AUFGABE: Fassen Sie den unten stehenden Text in zwei Sätzen zusammen.

VORLIEGENDER TEXT:
==========

Gezeichnetes Vierhaar mit vier Haarsträhnen hält eine gelbe Goldwaage in der linken Hand. Die Figur lächelt freundlich und steht auf einem grauen Schatten. Die Goldwaage ist leicht nach links geneigt.

Ich höre hin. Genau hin. Manchmal zu genau, zumindest für die, die sich lieber ungehört glauben oder gerne mal etwas wegnuscheln.

Ich höre nicht nur, was gesagt wird, sondern auch, wie. Ich registriere, wenn jemand abschweift, abwertet, relativiert oder weichspült, bemerke Pausen, Betonungen, rhetorische Schlenker. Ich nehme Stimmungen wahr, Untertöne, implizite Botschaften.

Ich lege die Worte anderer auf die Goldwaage. Und ja, ich bin damit angeeckt. Ich habe Menschen irritiert, brüskiert, verunsichert. Nicht, weil ich etwas gesagt habe, sondern weil ich nicht weggehört habe, sondern hingehört.

Und ich sage heute mit aller Klarheit:
Ich höre hin. Ich nehme Worte ernst. Ich lege sie auf die Goldwaage. Und das ist gut so.

==========

ANGEZEIGTE DATEN:
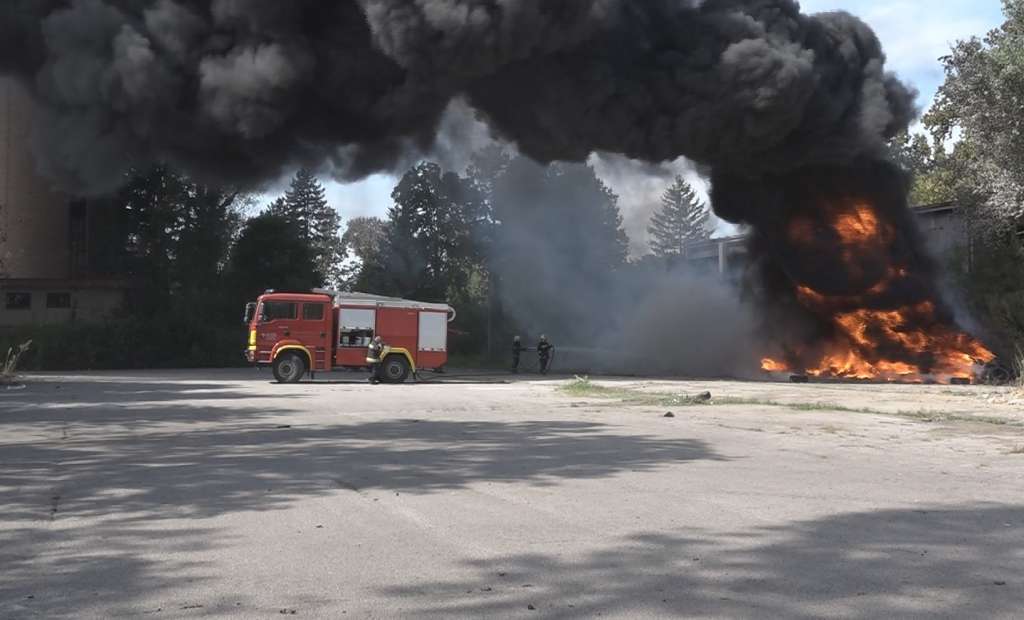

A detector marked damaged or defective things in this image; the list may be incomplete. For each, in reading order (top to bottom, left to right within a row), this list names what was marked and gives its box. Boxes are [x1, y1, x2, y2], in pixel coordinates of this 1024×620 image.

==========

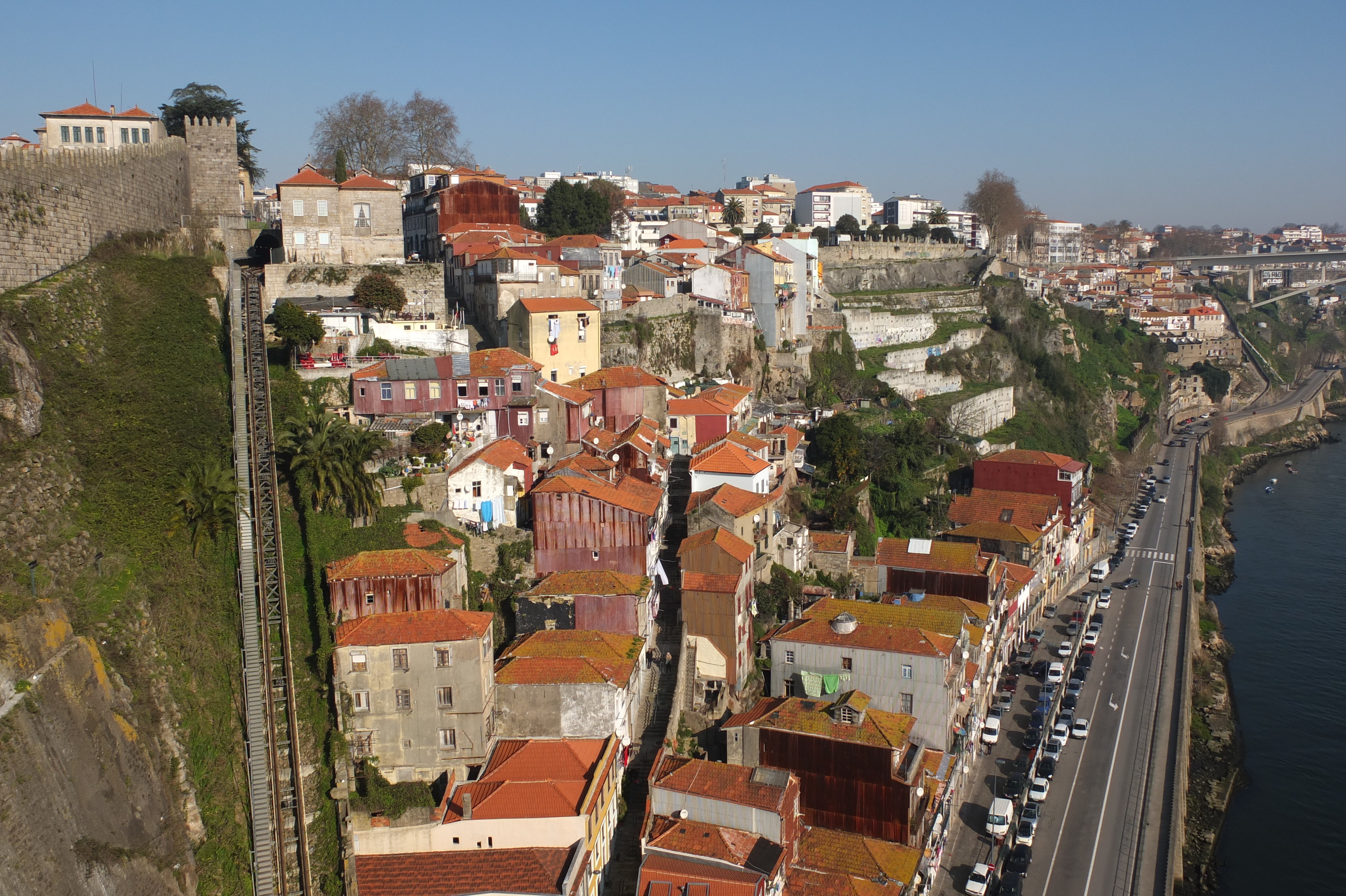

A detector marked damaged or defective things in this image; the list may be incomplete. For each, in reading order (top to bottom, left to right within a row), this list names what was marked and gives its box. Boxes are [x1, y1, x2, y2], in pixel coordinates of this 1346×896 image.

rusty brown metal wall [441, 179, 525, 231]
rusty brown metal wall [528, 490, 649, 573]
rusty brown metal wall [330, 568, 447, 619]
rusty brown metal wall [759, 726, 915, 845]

==========

ANTWORT: Die Ich-Person hört nach eigener Aussage genau hin und achtet nicht nur darauf, was gesagt wird, sondern auch darauf, wie es gesagt wird, etwa auf Abschweifungen, Pausen, Betonungen und Untertöne. Sie legt die Worte anderer auf die Goldwaage und hat damit Menschen irritiert und verunsichert, erklärt diese Haltung aber ausdrücklich für gut.